### STATED GOAL
Reproduce only the lines from the line containing "Within the scene" to the end of the entries below, including both of those lines.

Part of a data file
________________________

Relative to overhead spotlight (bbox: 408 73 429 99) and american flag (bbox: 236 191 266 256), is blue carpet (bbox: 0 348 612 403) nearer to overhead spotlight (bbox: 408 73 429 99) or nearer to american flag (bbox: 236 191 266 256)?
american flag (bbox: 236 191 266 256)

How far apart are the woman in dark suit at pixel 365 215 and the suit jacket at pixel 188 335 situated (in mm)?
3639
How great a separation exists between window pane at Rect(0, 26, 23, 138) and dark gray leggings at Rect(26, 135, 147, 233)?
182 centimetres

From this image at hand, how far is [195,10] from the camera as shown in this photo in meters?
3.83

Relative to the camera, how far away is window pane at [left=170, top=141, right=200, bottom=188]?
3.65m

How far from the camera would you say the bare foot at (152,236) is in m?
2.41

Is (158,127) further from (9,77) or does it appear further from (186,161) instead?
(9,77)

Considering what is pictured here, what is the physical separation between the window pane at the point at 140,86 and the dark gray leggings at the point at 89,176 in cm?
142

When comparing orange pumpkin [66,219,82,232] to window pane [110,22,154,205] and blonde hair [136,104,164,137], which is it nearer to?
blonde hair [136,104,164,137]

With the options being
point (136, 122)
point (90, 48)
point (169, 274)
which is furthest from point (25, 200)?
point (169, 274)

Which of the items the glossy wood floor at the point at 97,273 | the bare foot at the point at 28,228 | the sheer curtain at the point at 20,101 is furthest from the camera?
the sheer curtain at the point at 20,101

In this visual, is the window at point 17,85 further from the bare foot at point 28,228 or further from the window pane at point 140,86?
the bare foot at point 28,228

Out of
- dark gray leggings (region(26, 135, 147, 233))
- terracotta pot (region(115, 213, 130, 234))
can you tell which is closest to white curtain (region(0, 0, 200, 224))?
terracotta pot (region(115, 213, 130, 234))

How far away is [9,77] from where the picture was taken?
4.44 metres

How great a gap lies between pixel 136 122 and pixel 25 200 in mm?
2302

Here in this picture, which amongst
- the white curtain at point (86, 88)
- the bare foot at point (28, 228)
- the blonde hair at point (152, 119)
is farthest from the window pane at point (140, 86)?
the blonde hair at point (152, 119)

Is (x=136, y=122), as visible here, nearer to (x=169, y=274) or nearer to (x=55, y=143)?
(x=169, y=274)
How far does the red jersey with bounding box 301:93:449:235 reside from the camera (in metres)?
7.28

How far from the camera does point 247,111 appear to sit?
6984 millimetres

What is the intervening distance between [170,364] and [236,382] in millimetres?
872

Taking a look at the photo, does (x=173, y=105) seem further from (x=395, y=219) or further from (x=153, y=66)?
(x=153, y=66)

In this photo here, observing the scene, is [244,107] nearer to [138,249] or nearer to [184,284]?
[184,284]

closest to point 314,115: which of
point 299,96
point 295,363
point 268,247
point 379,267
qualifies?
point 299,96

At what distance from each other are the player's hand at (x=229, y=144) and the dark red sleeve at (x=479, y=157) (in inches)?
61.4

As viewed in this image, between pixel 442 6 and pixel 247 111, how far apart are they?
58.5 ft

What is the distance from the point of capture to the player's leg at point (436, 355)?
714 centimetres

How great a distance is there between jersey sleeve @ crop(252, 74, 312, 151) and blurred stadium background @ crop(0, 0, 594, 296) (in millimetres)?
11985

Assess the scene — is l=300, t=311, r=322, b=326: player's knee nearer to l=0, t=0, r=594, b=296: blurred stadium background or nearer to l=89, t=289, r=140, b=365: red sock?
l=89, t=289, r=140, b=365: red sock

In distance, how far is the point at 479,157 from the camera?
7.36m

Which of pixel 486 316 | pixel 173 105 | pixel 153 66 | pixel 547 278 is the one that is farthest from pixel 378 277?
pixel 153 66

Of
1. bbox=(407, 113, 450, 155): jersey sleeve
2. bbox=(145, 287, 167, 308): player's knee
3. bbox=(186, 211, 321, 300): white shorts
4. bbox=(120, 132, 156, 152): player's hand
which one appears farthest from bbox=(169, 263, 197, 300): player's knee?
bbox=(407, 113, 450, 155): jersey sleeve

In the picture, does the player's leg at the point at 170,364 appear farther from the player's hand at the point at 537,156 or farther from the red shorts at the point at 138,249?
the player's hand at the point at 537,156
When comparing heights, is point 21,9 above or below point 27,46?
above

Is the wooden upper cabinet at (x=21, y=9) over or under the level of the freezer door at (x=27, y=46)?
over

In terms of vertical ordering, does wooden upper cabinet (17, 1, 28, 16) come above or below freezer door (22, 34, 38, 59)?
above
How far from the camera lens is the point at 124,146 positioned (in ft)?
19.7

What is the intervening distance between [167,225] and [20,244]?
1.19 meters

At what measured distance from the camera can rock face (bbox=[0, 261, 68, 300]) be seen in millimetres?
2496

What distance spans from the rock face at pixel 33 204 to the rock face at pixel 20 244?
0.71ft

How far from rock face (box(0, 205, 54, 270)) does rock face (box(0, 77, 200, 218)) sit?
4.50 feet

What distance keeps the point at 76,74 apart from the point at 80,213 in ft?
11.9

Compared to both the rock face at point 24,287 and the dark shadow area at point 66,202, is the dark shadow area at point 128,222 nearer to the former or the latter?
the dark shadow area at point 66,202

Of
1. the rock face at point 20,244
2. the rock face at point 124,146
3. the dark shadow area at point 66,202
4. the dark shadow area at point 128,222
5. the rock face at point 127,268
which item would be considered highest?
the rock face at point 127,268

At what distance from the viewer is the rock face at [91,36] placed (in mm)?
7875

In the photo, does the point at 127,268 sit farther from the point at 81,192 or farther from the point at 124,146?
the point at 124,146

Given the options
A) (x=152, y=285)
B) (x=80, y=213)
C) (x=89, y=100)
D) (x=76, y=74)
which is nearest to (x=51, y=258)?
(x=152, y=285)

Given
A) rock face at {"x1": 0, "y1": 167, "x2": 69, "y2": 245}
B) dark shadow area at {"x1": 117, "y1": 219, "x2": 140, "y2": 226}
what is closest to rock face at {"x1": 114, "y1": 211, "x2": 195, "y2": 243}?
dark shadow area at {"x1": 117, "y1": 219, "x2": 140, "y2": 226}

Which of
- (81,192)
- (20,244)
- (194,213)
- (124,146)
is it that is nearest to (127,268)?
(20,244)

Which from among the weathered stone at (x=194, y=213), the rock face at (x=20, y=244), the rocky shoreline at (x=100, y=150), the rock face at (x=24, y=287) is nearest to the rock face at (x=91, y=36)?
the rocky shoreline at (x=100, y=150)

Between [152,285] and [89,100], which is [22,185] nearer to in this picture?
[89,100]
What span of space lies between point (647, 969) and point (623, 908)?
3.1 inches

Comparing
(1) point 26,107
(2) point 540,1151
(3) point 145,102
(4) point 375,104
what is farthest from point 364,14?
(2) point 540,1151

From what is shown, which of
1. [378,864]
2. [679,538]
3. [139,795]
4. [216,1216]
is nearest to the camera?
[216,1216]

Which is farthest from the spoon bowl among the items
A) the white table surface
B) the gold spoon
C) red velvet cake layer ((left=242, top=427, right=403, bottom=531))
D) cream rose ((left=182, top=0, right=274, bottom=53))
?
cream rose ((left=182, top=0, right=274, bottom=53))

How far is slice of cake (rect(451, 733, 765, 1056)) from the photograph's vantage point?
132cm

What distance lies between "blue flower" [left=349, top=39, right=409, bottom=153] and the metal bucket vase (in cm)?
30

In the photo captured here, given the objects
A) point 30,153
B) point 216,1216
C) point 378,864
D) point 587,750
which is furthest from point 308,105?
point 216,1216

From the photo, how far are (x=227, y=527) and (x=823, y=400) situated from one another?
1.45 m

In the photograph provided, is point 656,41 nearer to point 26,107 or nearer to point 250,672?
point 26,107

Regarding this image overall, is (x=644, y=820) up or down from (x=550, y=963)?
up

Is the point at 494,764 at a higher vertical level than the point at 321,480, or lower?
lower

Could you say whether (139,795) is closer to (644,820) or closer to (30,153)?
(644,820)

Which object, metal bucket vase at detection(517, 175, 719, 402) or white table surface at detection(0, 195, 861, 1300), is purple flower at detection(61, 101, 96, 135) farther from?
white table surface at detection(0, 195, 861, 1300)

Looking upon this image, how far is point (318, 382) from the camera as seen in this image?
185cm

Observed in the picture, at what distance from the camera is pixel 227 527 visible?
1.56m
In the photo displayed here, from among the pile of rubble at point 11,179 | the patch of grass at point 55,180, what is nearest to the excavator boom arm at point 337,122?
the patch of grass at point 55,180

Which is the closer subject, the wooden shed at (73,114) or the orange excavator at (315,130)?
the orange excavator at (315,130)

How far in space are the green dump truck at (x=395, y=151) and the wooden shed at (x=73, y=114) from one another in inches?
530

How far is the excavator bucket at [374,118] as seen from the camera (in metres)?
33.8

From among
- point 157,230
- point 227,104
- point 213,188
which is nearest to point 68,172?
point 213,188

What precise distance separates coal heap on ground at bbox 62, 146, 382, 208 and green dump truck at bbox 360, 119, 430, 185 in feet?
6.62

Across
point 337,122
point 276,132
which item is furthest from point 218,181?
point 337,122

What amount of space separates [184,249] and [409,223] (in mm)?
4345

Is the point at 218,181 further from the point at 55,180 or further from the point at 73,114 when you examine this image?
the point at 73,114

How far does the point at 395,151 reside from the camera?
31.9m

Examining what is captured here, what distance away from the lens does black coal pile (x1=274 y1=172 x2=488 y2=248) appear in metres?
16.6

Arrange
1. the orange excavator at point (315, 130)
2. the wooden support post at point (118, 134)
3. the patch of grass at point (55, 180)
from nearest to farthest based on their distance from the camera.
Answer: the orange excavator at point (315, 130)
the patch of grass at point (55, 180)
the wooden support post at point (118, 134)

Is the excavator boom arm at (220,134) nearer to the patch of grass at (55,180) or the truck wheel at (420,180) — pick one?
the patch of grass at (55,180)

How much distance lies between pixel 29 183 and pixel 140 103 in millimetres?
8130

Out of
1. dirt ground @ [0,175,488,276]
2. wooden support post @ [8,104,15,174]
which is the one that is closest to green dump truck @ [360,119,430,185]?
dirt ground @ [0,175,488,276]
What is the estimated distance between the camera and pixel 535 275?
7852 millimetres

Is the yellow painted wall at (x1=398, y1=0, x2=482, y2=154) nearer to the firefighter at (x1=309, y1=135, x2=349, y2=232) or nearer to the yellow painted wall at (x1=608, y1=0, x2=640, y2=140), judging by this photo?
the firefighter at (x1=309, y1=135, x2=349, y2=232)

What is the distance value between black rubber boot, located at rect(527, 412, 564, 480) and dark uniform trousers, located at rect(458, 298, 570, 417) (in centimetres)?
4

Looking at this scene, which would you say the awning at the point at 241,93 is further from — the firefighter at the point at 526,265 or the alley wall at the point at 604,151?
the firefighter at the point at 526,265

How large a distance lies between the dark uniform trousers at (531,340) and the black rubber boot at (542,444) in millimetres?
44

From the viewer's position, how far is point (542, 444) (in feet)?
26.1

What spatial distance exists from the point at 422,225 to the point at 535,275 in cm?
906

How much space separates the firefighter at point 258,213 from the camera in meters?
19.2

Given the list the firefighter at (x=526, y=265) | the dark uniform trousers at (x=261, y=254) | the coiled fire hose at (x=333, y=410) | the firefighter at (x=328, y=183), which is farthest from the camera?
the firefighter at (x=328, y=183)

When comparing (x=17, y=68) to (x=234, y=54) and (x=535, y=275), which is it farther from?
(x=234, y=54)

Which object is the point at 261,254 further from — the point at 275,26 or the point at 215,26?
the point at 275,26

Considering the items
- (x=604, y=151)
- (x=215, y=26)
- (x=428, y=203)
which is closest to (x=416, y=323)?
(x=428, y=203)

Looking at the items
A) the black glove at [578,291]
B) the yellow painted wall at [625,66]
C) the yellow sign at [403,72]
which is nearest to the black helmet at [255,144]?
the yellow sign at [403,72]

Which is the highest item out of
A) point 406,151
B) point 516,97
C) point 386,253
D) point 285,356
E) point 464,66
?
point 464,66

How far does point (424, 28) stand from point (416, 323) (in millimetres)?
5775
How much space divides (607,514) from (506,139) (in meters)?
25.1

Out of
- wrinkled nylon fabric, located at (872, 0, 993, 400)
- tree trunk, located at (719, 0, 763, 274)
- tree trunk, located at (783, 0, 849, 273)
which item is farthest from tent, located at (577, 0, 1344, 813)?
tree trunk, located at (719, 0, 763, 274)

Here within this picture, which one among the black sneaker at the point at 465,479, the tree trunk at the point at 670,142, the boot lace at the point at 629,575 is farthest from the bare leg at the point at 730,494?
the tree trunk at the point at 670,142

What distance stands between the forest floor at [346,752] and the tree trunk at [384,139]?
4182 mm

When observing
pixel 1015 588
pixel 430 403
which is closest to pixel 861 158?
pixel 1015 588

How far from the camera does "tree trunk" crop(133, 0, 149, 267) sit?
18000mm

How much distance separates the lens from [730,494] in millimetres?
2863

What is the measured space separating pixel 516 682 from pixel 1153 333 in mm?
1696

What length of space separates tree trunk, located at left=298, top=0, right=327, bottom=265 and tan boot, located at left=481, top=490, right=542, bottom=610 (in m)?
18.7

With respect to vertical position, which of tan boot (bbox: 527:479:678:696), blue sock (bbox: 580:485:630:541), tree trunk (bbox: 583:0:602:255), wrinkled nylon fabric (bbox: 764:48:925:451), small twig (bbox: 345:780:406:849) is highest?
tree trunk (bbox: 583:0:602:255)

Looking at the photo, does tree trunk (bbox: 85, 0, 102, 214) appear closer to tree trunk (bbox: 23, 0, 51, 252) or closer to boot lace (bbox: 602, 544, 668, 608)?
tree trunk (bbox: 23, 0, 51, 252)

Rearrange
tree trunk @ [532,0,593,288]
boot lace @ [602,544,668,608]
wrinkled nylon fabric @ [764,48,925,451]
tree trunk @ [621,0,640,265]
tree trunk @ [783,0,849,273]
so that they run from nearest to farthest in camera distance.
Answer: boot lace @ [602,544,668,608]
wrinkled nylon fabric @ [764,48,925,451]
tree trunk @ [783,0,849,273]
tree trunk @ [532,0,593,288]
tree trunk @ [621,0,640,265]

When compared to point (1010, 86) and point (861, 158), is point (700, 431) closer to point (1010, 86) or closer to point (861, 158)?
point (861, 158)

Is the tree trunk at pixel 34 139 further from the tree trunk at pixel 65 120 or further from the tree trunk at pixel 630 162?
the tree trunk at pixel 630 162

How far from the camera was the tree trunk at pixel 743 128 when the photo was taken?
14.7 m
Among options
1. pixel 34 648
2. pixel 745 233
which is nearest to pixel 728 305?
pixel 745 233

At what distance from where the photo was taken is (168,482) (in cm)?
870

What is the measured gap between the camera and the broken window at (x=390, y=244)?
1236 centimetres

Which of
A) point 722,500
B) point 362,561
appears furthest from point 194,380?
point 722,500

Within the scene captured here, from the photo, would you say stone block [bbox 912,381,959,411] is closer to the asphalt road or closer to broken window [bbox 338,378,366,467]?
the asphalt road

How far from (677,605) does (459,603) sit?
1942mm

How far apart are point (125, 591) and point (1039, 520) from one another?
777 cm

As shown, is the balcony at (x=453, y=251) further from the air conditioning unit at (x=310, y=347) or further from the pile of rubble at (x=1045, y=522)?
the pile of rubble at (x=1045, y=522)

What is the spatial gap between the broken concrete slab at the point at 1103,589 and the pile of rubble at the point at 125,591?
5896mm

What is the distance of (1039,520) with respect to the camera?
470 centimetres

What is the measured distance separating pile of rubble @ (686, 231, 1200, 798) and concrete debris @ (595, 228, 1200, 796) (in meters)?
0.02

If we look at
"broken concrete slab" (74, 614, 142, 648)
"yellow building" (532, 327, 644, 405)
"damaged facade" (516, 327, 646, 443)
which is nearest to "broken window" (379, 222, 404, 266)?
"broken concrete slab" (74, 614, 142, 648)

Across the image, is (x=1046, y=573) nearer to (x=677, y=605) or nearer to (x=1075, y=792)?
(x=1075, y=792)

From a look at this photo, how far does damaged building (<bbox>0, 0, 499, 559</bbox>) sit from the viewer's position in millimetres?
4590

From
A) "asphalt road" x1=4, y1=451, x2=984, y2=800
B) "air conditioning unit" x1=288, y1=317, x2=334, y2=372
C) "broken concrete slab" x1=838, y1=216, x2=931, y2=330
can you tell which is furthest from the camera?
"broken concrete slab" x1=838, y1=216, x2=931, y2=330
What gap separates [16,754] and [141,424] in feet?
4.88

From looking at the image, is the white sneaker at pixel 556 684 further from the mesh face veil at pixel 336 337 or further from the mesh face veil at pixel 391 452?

________________________

### RESPONSE BELOW
Within the scene captured here, from the photo, would you say stone block [bbox 912,381,959,411] is closer to the asphalt road or closer to broken window [bbox 338,378,366,467]?
the asphalt road

How far from (677,605) does (459,603) sit?
1942mm

How far apart are point (125, 591) and point (1039, 520) from one another?
777 cm

As shown, is the balcony at (x=453, y=251) further from the air conditioning unit at (x=310, y=347) or further from the pile of rubble at (x=1045, y=522)?
the pile of rubble at (x=1045, y=522)

What is the spatial gap between the broken concrete slab at the point at 1103,589 and the pile of rubble at the point at 125,591?
5896mm

What is the distance of (1039,520) with respect to the camera?
470 centimetres

What is the measured distance separating pile of rubble @ (686, 231, 1200, 798) and concrete debris @ (595, 228, 1200, 796) (in meters)?
0.02

If we look at
"broken concrete slab" (74, 614, 142, 648)
"yellow building" (532, 327, 644, 405)
"damaged facade" (516, 327, 646, 443)
which is nearest to "broken window" (379, 222, 404, 266)?
"broken concrete slab" (74, 614, 142, 648)

Across the image, is (x=1046, y=573) nearer to (x=677, y=605) or nearer to (x=1075, y=792)?
(x=1075, y=792)

From a look at this photo, how far does damaged building (<bbox>0, 0, 499, 559</bbox>) sit from the viewer's position in millimetres?
4590

From
A) "asphalt road" x1=4, y1=451, x2=984, y2=800
B) "air conditioning unit" x1=288, y1=317, x2=334, y2=372
C) "broken concrete slab" x1=838, y1=216, x2=931, y2=330
can you tell which is furthest from the camera?
"broken concrete slab" x1=838, y1=216, x2=931, y2=330
What gap separates [16,754] and [141,424] in feet?
4.88

From looking at the image, is the white sneaker at pixel 556 684 further from the mesh face veil at pixel 336 337 or further from the mesh face veil at pixel 391 452?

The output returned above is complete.